> **DESCRIPTION OF THE TASK**
Please copy the records word for word, starting at the first line of the records and ending at the line that contains "What percentage is shown in the centre of the right", including both.

> **STORED DATA**

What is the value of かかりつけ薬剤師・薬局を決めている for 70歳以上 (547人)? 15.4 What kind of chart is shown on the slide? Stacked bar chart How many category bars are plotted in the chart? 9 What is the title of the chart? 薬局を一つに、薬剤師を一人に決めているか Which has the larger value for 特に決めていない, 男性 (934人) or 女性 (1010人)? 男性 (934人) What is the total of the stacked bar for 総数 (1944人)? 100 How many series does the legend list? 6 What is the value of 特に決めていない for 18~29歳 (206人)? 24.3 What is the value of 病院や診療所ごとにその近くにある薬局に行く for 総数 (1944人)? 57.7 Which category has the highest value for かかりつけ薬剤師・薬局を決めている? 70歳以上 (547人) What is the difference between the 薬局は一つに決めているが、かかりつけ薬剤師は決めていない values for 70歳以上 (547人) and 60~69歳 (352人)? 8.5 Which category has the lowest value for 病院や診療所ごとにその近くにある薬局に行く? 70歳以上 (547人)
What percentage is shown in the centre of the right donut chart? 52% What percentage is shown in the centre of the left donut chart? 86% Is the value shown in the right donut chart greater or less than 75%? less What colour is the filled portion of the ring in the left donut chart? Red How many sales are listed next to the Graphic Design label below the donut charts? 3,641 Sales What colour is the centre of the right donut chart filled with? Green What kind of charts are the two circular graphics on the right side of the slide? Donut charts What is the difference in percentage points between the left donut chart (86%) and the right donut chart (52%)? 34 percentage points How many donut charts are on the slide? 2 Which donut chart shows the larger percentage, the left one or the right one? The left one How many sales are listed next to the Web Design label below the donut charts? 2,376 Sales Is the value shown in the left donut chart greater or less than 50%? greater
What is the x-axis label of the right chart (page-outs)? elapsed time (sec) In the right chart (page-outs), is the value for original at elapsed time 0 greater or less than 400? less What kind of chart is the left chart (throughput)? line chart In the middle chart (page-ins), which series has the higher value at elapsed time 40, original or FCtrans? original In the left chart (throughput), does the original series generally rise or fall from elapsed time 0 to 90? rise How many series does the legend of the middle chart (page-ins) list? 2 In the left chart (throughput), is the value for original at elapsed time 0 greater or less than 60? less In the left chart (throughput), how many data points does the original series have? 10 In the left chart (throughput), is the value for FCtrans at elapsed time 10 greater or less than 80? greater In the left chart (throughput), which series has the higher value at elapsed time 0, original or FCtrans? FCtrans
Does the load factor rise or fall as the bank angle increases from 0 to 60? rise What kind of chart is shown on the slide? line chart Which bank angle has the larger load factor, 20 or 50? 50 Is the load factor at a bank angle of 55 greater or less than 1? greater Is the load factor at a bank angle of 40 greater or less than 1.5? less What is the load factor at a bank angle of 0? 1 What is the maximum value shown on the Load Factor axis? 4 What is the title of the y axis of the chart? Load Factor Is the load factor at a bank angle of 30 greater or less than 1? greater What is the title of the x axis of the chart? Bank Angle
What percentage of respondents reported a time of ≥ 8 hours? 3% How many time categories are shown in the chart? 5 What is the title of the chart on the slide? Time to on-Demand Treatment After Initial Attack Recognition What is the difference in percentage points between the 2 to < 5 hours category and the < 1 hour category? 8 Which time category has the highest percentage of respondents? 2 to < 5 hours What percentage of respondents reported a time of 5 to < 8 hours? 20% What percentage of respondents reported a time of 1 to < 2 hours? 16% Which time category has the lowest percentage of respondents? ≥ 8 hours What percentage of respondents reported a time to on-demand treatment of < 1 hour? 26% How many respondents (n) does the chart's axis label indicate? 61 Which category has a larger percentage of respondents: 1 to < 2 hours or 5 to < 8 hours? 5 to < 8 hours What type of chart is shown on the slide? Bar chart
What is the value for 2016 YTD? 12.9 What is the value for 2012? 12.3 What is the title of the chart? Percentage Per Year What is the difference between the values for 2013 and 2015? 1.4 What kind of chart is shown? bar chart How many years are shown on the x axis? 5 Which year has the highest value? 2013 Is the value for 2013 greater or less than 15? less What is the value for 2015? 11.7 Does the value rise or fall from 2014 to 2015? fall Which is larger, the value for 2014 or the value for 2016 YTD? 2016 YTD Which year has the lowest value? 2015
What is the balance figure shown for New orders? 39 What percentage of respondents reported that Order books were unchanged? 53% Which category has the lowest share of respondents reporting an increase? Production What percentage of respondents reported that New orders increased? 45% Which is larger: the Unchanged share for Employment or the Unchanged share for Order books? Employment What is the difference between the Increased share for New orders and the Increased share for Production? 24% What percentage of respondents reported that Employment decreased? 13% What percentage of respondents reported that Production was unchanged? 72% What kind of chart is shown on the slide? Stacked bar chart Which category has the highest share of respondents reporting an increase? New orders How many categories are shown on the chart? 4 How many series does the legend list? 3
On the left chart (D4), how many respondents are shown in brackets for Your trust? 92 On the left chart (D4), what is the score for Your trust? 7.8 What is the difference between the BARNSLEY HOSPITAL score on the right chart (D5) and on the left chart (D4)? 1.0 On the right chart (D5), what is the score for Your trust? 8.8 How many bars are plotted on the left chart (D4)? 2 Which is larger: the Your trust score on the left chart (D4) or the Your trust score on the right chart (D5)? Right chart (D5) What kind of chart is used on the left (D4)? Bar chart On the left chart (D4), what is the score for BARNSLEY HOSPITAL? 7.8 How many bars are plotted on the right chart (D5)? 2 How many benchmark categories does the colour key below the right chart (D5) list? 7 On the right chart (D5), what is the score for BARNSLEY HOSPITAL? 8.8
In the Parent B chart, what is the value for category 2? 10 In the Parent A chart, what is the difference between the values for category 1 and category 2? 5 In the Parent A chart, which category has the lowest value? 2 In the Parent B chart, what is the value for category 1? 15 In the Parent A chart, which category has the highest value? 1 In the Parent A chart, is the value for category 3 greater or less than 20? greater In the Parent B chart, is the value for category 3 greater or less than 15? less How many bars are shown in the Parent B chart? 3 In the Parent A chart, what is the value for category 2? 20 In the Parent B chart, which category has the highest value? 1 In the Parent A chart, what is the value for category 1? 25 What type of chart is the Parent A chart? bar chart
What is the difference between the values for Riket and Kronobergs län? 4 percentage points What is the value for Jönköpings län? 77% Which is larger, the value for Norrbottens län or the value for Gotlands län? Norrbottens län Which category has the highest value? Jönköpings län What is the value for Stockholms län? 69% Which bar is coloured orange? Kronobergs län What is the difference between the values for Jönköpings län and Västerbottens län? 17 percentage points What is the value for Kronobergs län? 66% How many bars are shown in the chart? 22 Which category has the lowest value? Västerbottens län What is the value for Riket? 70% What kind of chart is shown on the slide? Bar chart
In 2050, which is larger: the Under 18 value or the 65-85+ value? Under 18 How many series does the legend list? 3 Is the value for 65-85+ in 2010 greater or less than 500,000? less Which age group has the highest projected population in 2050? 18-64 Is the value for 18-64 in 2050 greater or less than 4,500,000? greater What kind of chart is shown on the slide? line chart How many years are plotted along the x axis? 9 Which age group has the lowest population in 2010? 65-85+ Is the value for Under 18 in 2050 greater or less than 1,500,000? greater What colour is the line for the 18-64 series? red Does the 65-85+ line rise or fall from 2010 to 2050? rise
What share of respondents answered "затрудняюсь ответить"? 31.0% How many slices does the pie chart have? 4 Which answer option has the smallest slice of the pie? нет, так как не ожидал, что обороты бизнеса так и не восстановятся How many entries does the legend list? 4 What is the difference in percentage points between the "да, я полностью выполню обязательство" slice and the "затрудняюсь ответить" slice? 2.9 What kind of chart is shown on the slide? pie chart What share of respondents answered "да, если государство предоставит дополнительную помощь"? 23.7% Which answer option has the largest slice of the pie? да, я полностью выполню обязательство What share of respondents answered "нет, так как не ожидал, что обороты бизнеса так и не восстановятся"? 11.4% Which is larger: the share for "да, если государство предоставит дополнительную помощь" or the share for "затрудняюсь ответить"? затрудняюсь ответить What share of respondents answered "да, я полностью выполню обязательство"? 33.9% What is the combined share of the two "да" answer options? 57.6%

> **RESPONSE TO THIS TASK**
What is the value of かかりつけ薬剤師・薬局を決めている for 70歳以上 (547人)? 15.4 What kind of chart is shown on the slide? Stacked bar chart How many category bars are plotted in the chart? 9 What is the title of the chart? 薬局を一つに、薬剤師を一人に決めているか Which has the larger value for 特に決めていない, 男性 (934人) or 女性 (1010人)? 男性 (934人) What is the total of the stacked bar for 総数 (1944人)? 100 How many series does the legend list? 6 What is the value of 特に決めていない for 18~29歳 (206人)? 24.3 What is the value of 病院や診療所ごとにその近くにある薬局に行く for 総数 (1944人)? 57.7 Which category has the highest value for かかりつけ薬剤師・薬局を決めている? 70歳以上 (547人) What is the difference between the 薬局は一つに決めているが、かかりつけ薬剤師は決めていない values for 70歳以上 (547人) and 60~69歳 (352人)? 8.5 Which category has the lowest value for 病院や診療所ごとにその近くにある薬局に行く? 70歳以上 (547人)
What percentage is shown in the centre of the right donut chart? 52% What percentage is shown in the centre of the left donut chart? 86% Is the value shown in the right donut chart greater or less than 75%? less What colour is the filled portion of the ring in the left donut chart? Red How many sales are listed next to the Graphic Design label below the donut charts? 3,641 Sales What colour is the centre of the right donut chart filled with? Green What kind of charts are the two circular graphics on the right side of the slide? Donut charts What is the difference in percentage points between the left donut chart (86%) and the right donut chart (52%)? 34 percentage points How many donut charts are on the slide? 2 Which donut chart shows the larger percentage, the left one or the right one? The left one How many sales are listed next to the Web Design label below the donut charts? 2,376 Sales Is the value shown in the left donut chart greater or less than 50%? greater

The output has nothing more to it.